Louise of Valois (c. 19 August 1515 – 21 September 1518), was the first child and first daughter of King Francis I of France and his first wife, Claude of France. She died in infancy, but was betrothed to Charles I of Spain for much of her life.

== Life ==
Born on 19 August 1515, Louise of France was the first child born to the newly-ascended King of France, Francis I, and his first wife, Claude of France, Duchess of Brittany. Claude was the eldest child of King Louis XII, whom Francis succeeded. To end hostilities between France and Spain, the twelve-month old Louise was promised in marriage to Charles I of Spain, who would later go on to become Holy Roman Emperor. The Treaty of Noyon mandated that if Louise were to die, Charles would be obligated to wed another daughter of King Francis, or Renée, Queen Claude's sister. Either option would involve France ceding its claim to the Kingdom of Naples to Charles. In exchange, Charles would pay Francis a pension of a hundred thousand crowns a year until the wedding, and half of that amount annually if the marriage were to remain childless. If no marriage materialized, then Francis would retain the claim to Naples. The treaty also mandated that Louise was to remain under the care of Queen Claude until she turned eight, and was not to be married until the age of twelve.
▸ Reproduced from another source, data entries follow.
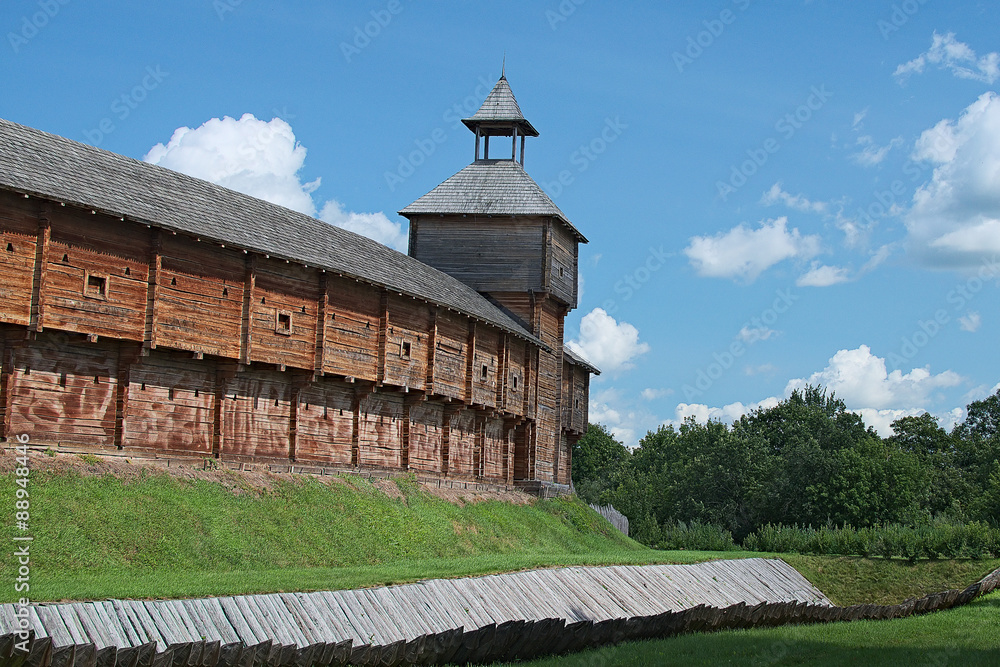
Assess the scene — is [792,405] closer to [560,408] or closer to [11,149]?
[560,408]

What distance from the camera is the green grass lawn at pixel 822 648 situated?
55.5 feet

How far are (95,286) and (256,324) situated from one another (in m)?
5.30

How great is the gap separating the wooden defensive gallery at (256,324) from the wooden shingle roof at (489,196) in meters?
0.19

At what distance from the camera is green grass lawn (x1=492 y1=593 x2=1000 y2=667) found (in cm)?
1691

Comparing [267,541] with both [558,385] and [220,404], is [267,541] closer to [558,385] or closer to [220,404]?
[220,404]

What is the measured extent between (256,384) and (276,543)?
6.60m

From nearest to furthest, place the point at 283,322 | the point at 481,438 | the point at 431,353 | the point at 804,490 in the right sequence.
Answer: the point at 283,322 → the point at 431,353 → the point at 481,438 → the point at 804,490

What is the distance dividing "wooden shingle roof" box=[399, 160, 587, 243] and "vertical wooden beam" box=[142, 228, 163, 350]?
70.9 ft

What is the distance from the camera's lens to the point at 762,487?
56719 millimetres

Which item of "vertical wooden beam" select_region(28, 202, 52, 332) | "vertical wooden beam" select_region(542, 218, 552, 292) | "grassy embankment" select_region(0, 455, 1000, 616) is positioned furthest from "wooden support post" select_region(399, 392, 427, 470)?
"vertical wooden beam" select_region(28, 202, 52, 332)

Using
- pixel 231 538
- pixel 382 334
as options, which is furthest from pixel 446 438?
pixel 231 538

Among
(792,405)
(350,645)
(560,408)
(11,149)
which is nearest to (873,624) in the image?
(350,645)

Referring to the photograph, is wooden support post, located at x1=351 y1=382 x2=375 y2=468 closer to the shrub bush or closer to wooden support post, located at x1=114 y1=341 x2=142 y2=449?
wooden support post, located at x1=114 y1=341 x2=142 y2=449

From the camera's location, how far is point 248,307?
2938 cm
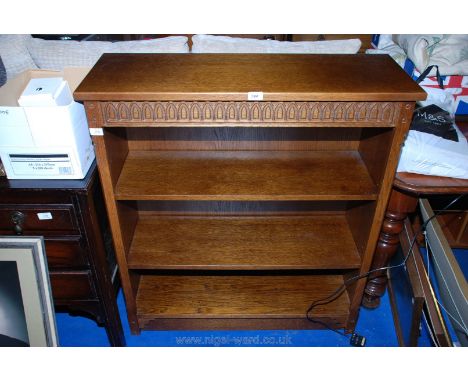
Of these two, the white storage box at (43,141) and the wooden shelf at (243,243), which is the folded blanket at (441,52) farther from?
the white storage box at (43,141)

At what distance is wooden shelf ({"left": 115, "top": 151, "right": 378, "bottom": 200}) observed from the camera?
1259mm

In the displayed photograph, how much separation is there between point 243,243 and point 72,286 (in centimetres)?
62

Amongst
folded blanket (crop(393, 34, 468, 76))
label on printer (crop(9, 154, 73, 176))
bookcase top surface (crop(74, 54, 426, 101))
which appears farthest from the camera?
folded blanket (crop(393, 34, 468, 76))

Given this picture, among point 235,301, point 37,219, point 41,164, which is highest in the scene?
point 41,164

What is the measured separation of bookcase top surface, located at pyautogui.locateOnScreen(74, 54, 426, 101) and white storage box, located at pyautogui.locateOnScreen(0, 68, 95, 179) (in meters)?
0.11

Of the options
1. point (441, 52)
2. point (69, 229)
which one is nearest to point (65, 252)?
point (69, 229)

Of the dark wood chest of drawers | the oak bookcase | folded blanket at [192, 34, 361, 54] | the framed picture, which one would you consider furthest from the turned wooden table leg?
the framed picture

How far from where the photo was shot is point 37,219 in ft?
3.93

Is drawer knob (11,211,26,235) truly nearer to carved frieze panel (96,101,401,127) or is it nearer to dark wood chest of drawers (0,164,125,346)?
dark wood chest of drawers (0,164,125,346)

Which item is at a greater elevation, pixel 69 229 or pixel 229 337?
pixel 69 229

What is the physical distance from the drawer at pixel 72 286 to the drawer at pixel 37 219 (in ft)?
0.57

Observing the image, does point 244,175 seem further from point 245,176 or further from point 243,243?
point 243,243

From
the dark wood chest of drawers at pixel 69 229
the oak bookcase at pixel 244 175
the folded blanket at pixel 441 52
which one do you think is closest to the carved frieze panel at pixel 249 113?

However, Louise died at the age of three on 21 September 1518, and Charles was betrothed instead to her younger sister Charlotte, though he would eventually marry Isabella of Portugal once the two countries went to war again.

== Sources ==
- Pardoe, Julia (1849). "The Court and Reign of Francis the First, King of France"
- Robertson, William (1843). "The History of the Reign of Emperor Charles V: With a View of the Progress of Society in Europe, from the Subversion of the Roman Empire, to the Beginning of the Sixteenth Century"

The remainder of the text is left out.